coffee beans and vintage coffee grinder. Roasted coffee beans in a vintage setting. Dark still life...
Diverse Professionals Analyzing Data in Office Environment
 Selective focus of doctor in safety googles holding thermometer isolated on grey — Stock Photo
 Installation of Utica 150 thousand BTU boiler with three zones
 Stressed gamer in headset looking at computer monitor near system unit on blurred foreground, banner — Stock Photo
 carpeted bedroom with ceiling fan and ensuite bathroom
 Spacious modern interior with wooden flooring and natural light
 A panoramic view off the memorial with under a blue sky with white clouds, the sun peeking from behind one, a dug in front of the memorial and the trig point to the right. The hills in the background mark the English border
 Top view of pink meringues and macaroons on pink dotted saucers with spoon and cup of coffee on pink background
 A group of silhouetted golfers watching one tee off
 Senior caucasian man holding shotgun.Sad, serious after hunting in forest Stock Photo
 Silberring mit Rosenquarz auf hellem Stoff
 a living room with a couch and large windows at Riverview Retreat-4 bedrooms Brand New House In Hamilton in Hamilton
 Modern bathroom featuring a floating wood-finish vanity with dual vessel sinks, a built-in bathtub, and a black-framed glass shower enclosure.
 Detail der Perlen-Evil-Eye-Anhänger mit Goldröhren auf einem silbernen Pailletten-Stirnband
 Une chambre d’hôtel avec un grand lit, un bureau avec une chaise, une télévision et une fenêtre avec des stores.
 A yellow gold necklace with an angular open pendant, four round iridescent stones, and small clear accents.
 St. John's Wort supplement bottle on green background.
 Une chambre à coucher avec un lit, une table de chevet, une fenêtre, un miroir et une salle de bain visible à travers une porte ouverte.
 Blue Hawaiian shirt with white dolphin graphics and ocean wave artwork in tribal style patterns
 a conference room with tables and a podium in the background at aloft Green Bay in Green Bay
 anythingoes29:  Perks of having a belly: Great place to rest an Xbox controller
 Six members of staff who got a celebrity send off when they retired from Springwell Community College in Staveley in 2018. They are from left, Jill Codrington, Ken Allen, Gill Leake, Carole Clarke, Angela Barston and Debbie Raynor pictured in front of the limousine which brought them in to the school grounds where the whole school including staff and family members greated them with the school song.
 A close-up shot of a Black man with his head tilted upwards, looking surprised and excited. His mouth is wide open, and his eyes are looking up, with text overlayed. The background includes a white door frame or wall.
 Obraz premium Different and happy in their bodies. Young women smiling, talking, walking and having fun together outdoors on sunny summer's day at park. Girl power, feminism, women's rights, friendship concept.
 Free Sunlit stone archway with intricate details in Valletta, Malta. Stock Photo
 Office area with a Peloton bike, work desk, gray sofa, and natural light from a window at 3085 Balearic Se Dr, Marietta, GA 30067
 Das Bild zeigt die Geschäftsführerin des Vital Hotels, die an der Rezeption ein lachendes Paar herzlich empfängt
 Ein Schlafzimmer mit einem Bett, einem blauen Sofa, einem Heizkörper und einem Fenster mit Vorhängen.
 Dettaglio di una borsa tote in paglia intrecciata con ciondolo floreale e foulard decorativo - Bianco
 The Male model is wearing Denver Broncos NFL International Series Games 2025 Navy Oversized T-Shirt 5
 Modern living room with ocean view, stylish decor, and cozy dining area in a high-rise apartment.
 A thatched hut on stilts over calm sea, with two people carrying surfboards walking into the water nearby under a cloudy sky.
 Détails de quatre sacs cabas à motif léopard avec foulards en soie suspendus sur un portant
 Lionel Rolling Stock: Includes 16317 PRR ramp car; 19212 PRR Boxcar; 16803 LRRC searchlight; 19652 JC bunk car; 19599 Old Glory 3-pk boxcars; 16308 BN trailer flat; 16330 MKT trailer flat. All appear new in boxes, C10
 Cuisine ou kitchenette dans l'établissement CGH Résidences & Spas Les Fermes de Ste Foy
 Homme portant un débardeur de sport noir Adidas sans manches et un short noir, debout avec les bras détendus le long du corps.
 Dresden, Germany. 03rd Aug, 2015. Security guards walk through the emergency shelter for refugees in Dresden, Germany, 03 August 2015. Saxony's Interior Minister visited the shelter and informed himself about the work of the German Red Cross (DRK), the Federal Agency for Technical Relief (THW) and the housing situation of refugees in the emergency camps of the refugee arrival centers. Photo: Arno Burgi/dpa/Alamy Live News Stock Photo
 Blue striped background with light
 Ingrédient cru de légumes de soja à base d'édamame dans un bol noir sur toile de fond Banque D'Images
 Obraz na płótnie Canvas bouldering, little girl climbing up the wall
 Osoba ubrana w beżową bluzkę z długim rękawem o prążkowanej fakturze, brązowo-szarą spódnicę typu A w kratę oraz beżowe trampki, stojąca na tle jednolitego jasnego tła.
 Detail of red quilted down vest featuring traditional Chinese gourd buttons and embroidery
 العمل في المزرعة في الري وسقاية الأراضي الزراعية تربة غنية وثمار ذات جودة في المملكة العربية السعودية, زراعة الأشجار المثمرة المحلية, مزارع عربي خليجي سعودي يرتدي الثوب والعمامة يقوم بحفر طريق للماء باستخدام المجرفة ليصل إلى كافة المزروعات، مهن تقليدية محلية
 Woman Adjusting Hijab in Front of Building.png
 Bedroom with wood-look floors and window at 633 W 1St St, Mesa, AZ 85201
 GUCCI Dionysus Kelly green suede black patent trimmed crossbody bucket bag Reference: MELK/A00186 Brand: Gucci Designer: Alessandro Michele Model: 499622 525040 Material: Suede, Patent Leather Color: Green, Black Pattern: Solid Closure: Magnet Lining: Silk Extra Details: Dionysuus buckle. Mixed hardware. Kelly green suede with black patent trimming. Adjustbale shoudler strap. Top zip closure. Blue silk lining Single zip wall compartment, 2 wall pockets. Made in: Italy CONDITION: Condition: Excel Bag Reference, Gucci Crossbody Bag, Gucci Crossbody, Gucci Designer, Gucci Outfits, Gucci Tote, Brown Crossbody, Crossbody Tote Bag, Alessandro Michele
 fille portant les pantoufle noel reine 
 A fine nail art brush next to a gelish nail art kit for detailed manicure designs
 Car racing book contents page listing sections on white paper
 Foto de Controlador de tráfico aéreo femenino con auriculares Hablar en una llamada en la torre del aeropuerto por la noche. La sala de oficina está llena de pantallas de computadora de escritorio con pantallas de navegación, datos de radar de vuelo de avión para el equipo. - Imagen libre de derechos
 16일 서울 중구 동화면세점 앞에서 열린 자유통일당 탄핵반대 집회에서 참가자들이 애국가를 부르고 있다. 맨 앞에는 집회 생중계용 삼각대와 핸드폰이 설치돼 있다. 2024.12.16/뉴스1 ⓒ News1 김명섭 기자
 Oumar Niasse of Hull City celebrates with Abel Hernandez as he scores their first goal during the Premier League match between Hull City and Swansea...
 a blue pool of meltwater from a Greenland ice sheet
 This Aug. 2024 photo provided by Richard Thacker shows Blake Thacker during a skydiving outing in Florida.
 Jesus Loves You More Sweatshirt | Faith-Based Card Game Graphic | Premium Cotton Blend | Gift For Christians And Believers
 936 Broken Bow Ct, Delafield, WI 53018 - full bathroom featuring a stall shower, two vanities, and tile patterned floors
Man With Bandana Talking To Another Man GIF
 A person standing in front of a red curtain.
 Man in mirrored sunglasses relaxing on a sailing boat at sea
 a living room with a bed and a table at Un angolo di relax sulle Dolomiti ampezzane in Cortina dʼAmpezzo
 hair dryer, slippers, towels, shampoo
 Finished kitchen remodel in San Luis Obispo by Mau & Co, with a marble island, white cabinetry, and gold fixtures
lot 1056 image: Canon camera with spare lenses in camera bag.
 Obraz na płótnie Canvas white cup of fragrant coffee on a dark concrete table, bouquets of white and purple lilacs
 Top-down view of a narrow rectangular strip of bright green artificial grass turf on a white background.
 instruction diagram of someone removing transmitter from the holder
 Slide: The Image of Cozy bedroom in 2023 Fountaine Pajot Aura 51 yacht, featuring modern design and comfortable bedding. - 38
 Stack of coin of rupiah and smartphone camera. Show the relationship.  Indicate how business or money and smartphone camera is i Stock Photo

Activity :: Copy out the records word for word, from the first line through the line containing "Spacious modern interior", including both.

Output for this task ::
coffee beans and vintage coffee grinder. Roasted coffee beans in a vintage setting. Dark still life...
Diverse Professionals Analyzing Data in Office Environment
 Selective focus of doctor in safety googles holding thermometer isolated on grey — Stock Photo
 Installation of Utica 150 thousand BTU boiler with three zones
 Stressed gamer in headset looking at computer monitor near system unit on blurred foreground, banner — Stock Photo
 carpeted bedroom with ceiling fan and ensuite bathroom
 Spacious modern interior with wooden flooring and natural light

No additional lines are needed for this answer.